**SOURCE DATA**

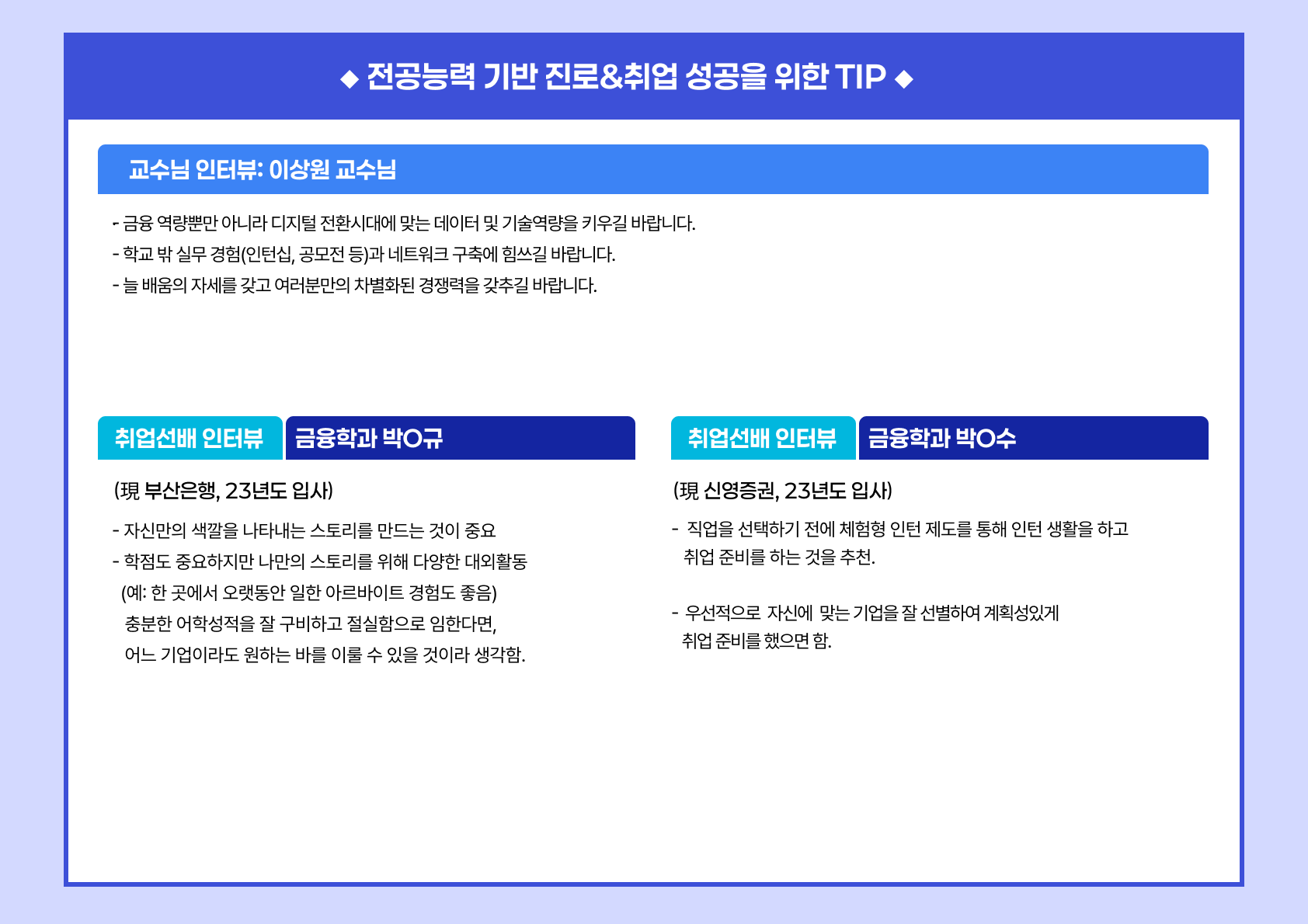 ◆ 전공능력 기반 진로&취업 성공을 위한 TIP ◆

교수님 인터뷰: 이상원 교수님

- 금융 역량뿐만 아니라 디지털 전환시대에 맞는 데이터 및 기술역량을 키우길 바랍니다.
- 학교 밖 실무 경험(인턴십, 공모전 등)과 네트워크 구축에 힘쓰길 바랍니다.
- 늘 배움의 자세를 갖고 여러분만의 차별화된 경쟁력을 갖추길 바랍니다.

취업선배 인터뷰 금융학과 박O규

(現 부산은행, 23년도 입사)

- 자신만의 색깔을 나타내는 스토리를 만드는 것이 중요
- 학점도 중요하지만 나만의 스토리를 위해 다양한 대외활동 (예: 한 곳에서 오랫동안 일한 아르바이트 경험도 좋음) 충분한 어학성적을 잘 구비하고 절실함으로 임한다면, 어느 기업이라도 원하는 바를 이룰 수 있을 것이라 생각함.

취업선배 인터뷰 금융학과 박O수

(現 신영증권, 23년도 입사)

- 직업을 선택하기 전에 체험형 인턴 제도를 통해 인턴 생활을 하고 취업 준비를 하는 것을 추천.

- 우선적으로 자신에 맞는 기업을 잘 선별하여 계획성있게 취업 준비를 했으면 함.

---

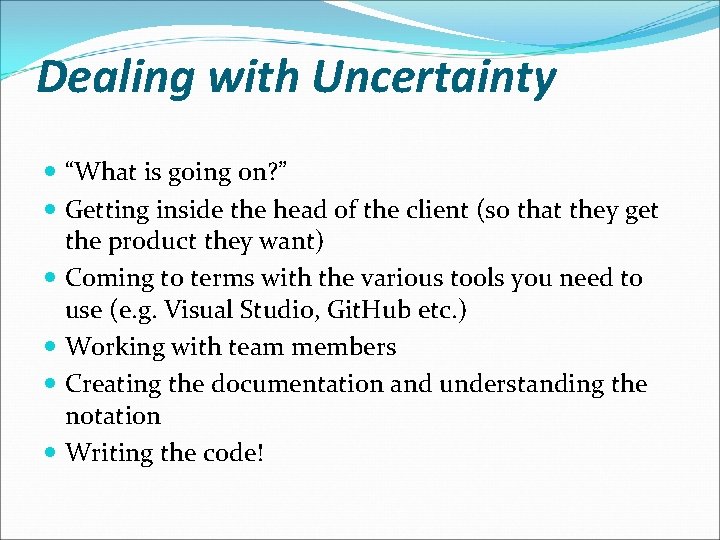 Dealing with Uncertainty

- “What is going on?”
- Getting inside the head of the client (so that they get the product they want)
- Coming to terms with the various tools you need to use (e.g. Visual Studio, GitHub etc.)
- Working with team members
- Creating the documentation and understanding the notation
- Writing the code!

**WHAT NEEDS TO BE DONE**
Of the lines above, extract only those from the line with "교수님 인터뷰: 이상원 교수님" to the line with "(現 신영증권, 23년도 입사)", both included, exactly as written.

**EXERCISE OUTPUT**
교수님 인터뷰: 이상원 교수님

- 금융 역량뿐만 아니라 디지털 전환시대에 맞는 데이터 및 기술역량을 키우길 바랍니다.
- 학교 밖 실무 경험(인턴십, 공모전 등)과 네트워크 구축에 힘쓰길 바랍니다.
- 늘 배움의 자세를 갖고 여러분만의 차별화된 경쟁력을 갖추길 바랍니다.

취업선배 인터뷰 금융학과 박O규

(現 부산은행, 23년도 입사)

- 자신만의 색깔을 나타내는 스토리를 만드는 것이 중요
- 학점도 중요하지만 나만의 스토리를 위해 다양한 대외활동 (예: 한 곳에서 오랫동안 일한 아르바이트 경험도 좋음) 충분한 어학성적을 잘 구비하고 절실함으로 임한다면, 어느 기업이라도 원하는 바를 이룰 수 있을 것이라 생각함.

취업선배 인터뷰 금융학과 박O수

(現 신영증권, 23년도 입사)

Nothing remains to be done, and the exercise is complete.